### WHAT YOU WILL DO
1) In the thread on merging two pandas dataframes, what does the reply say has to be done to the columns?
2) Write a continuation of the thread on merging two pandas dataframes, starting after its final line.

### PAGE TEXT
I have a dataframe like :
ItemName Category
item1 cat1
item2 cat1
item3 cat1
item4 cat1
item5 cat2
item6 cat2
and one like:
CategoryName Element
cat1 element1
cat2 element2
I want to merge both dataframes into one, based on the category column, but now I have two columns having the categories. This would be the ideal result:
ItemName Category Element
item1 cat1 element1
item2 cat1 element1
item3 cat1 element1
item4 cat1 element1
item5 cat2 element2
item6 cat2 element2
But I have the result with duplicate of column Category and CategoryName. How to solve this duplicate issue when merging the dataframes? What I did for the merge:
result_df= df1.merge(
df2,
left_on='Category',
right_on='CategoryName',
how='inner')
CodePudding user response:
Unfortunately you would need to rename the columns:
>>> df1.merge(df2.rename({'CategoryName': 'Category'}, axis=1), on='Category')

### DATASET EXCERPTS
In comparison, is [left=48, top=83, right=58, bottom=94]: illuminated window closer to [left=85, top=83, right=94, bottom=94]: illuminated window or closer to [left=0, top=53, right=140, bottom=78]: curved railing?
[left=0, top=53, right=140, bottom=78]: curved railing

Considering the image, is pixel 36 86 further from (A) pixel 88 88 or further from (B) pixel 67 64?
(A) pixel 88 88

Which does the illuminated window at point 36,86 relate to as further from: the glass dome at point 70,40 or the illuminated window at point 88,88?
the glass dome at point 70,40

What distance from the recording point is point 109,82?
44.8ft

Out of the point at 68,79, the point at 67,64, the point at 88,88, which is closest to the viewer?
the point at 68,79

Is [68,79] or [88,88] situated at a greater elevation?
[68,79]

### RESPONSE LIST
1) The columns have to be renamed.

2)
ItemName Category Element
0 item1 cat1 element1
1 item2 cat1 element1
2 item3 cat1 element1
3 item4 cat1 element1
4 item5 cat2 element2
5 item6 cat2 element2
>>>
Or you have to drop it:
>>> df1.merge(df2, left_on='Category', right_on='CategoryName').drop('CategoryName', axis=1)
ItemName Category Element
0 item1 cat1 element1
1 item2 cat1 element1
2 item3 cat1 element1
3 item4 cat1 element1
4 item5 cat2 element2
5 item6 cat2 element2
>>>
CodePudding user response:
You can use pd.Series.map
:
df["Element"] = df["Category"].map(df2.set_index("CategoryName")["Element"])
print (df)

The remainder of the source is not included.